The decline in long-term yields while short-term rates are rising is causing the yield curve -- charted by plotting the yields of the various maturities of securities the Treasury sells, from 3-month bills to 10-year notes -- to flatten in a way not seen in the recent past. Normally, a flattening curve happens when the Fed raises short term rates more quickly than long-term rates are rising.

Since the start of the year, the difference between two- and 10-year yields has been narrowing, from 1.16 to around 0.75 percentage points this week, according to U.S. Treasury data. The spread when the Fed began raising short-term rates on June 30 was 1.92.

Given that compression, the market is buzzing over whether the curve could eventually invert. Only three times in the last 30 years have two-year yields exceeded 10-year yields, according to Lehman Brothers U.S. economist Ethan Harris.

No wonder this market is under close watch.

Often when the curve flattens, the bond market can be signaling that its seeing troubling economic times in the not-so-distant future. Charles Schwab chief investment strategist Liz Anne Sonders points out that is what happened in the spring of 2001 when there was severe economic and market weakness.

That theory, though, has been challenged by Sonders and many others this go around.
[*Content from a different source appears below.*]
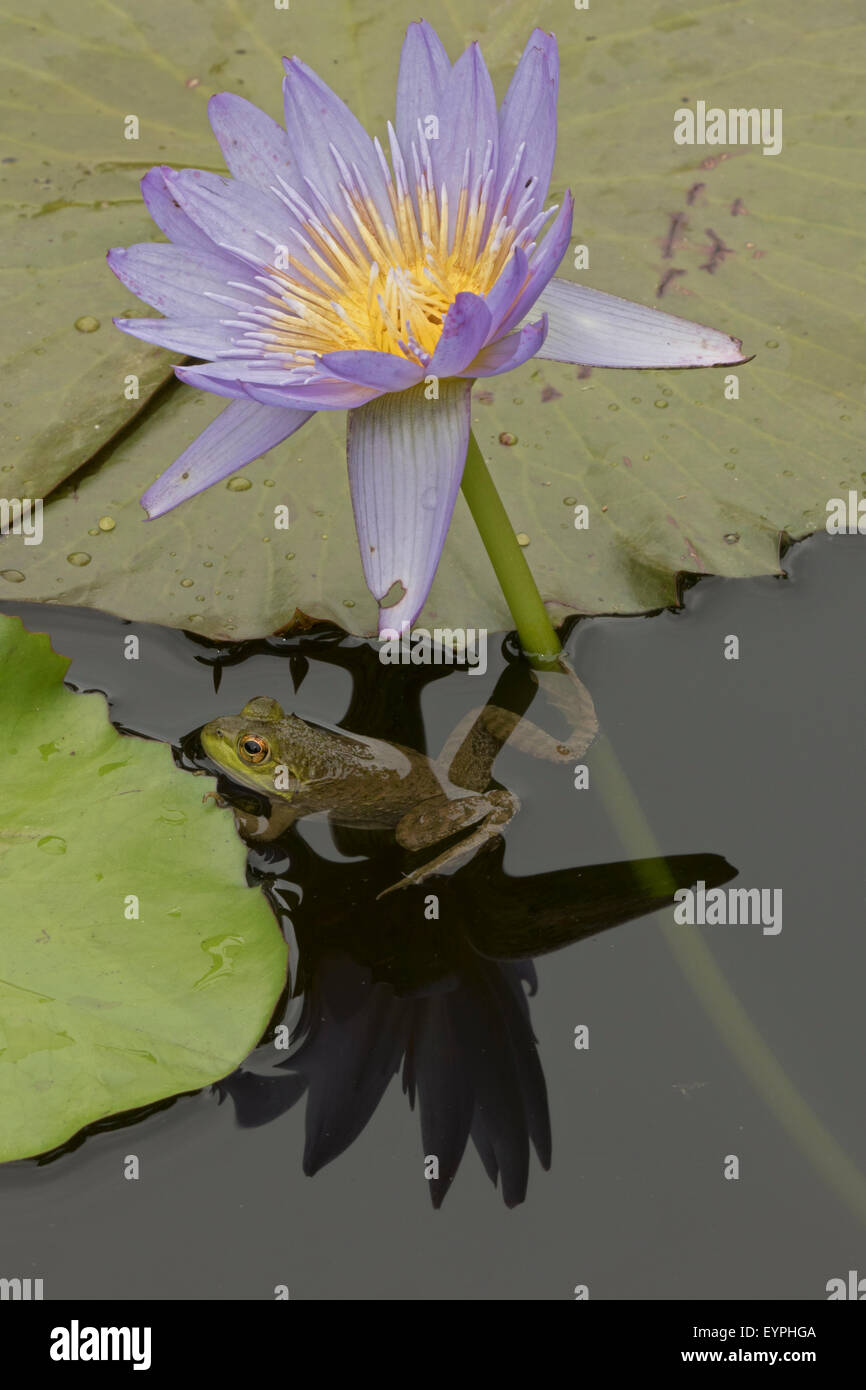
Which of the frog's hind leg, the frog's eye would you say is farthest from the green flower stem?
the frog's eye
They point out that other financial markets haven't been rattled by such concerns, and note that the Fed even has raised its forecast for gross domestic product in 2004 to a range of 3.75 percent to 4 percent up from 3.5 percent to 4 percent.

These low yields also are working against the Fed's efforts to remove liquidity from financial markets. Just look at the housing market, which continues to soar thanks to low mortgage rates. There is some concern that market could be getting overheated.

The flattening yield curve could turn out to be troubling for banks and institutional investors who make their money borrowing based on short-term rates but lending at higher longer-term rates.

Many economists caution to not read into this flattening curve too much. They say that there may be technical factors at work that are keeping bond prices up and yields down.

For one, the Fed's decision to raise rates at a "measured" pace could be fueling some short-term buying by those who think they can profit before the market finally changes its course. Potential corporate pension reform could also be driving companies to begin buying bonds over stocks.

And the Treasury's decision to stop selling 30-year bonds three years ago may be creating a supply squeeze as demand for five- and 10-year notes rises from companies and investors who need those securities as part of hedging strategies.

Still, unless bonds suddenly switch their ways, they will stay under close scrutiny as the Fed continues to raise rates in the months ahead. All we can hope is that bond investors don't know something the rest of us don't.